Fred Long, 1914-1996, farmed at Westover, Park Place and Hillis farms. Colin Fairweather and I recorded a long interview with Fred in 1984, a natural story teller with an infectious laugh. For most of his working life he was working under his father who gave him his working orders everyday. What did he have to do? "You had to do anything what you was told to do! Oh yeah! When you had your orders from him in the morning, you'd ‘a’ thought some days he was going away for a week!.... My only regret was that me dad never bought Westover when it come up for sale - £6000, in 1956. We'd ‘a’ been there and made the farm... I'd ‘a’ done 23 years there and I reckon I throwed me life away... That was my lifetime thrown away. All me best years.
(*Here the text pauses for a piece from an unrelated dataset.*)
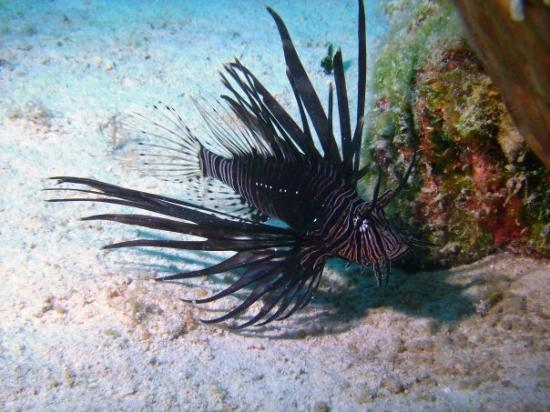 Grace Bay: The Lionfish - invading the Carribean!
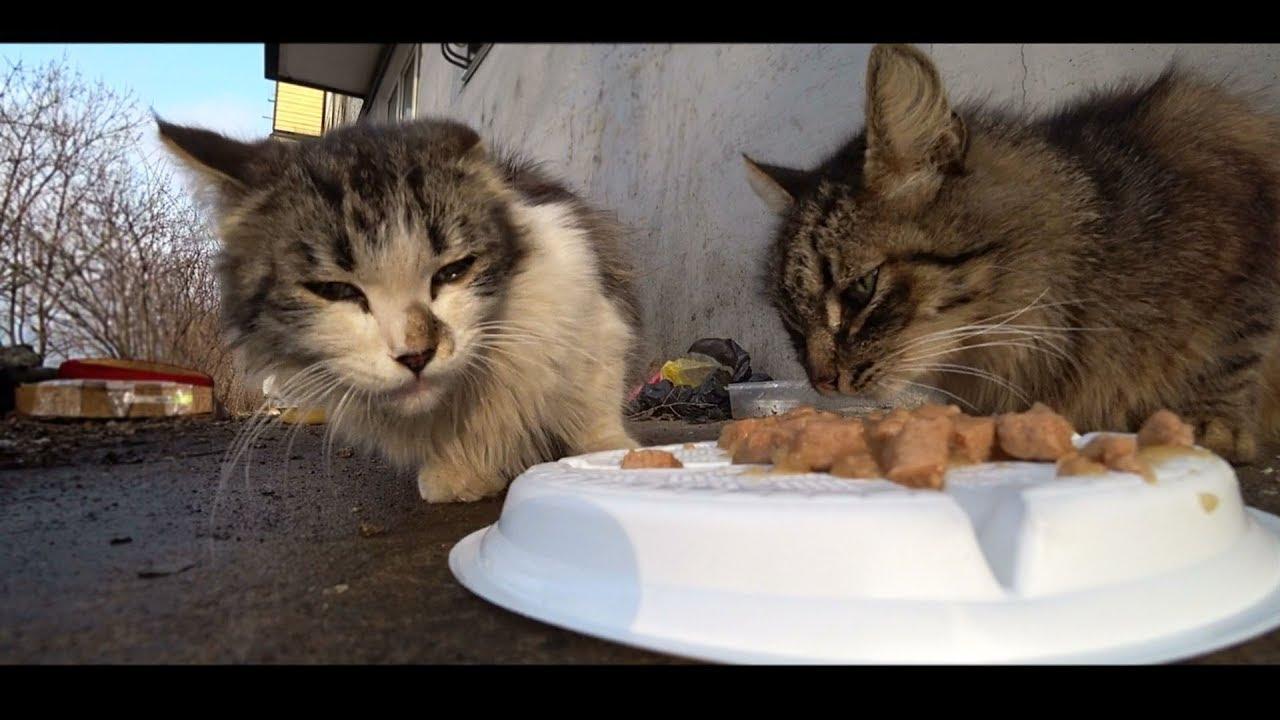 Как кормят бездомных кошек фото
We never stayed to reap the benefit of it...”
Locks Green School:
“Yeah, the teachers at Locks Green were typical old schoolmarms. You know. Seemed to me they had a grudge against nippers. Because a lot of ‘em, see, it was just after the war and they'd ‘a’ lost their boyfriends and that, in the war and they had a grudge against you.”
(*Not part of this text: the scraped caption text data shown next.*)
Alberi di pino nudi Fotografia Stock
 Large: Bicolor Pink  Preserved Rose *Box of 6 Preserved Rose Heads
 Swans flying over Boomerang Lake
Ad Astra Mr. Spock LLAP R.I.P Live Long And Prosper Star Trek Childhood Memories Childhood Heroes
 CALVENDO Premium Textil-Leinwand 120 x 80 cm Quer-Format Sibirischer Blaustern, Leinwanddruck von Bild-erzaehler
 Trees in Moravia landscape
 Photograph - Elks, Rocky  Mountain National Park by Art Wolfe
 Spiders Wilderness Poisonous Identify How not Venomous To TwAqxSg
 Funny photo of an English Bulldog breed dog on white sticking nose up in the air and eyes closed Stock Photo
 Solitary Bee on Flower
Park Place Farm : “Park Place was Swainston Estate then, as were all the farm's through there and, well, you didn't pay as much rent in those days for a 200 acre farm as what people pays for a modern bungalow now. Cheap rent because nobody wanted farms. Not then.”
Westover Farm: "Better bread they days! There's only one decent bread now, Wray's. That stuff what they makes down Island Bakeries, well, I dunno what you call that... When we was at Westover it was Whillier's, Lower Mill, Calbourne. That was baked with wood and the old crust was lovely. Somebody said to me one day, ‘You wants to get one of they loaves from Lower Mill. So we got one of these things. Well, I thought it was a lump of concrete."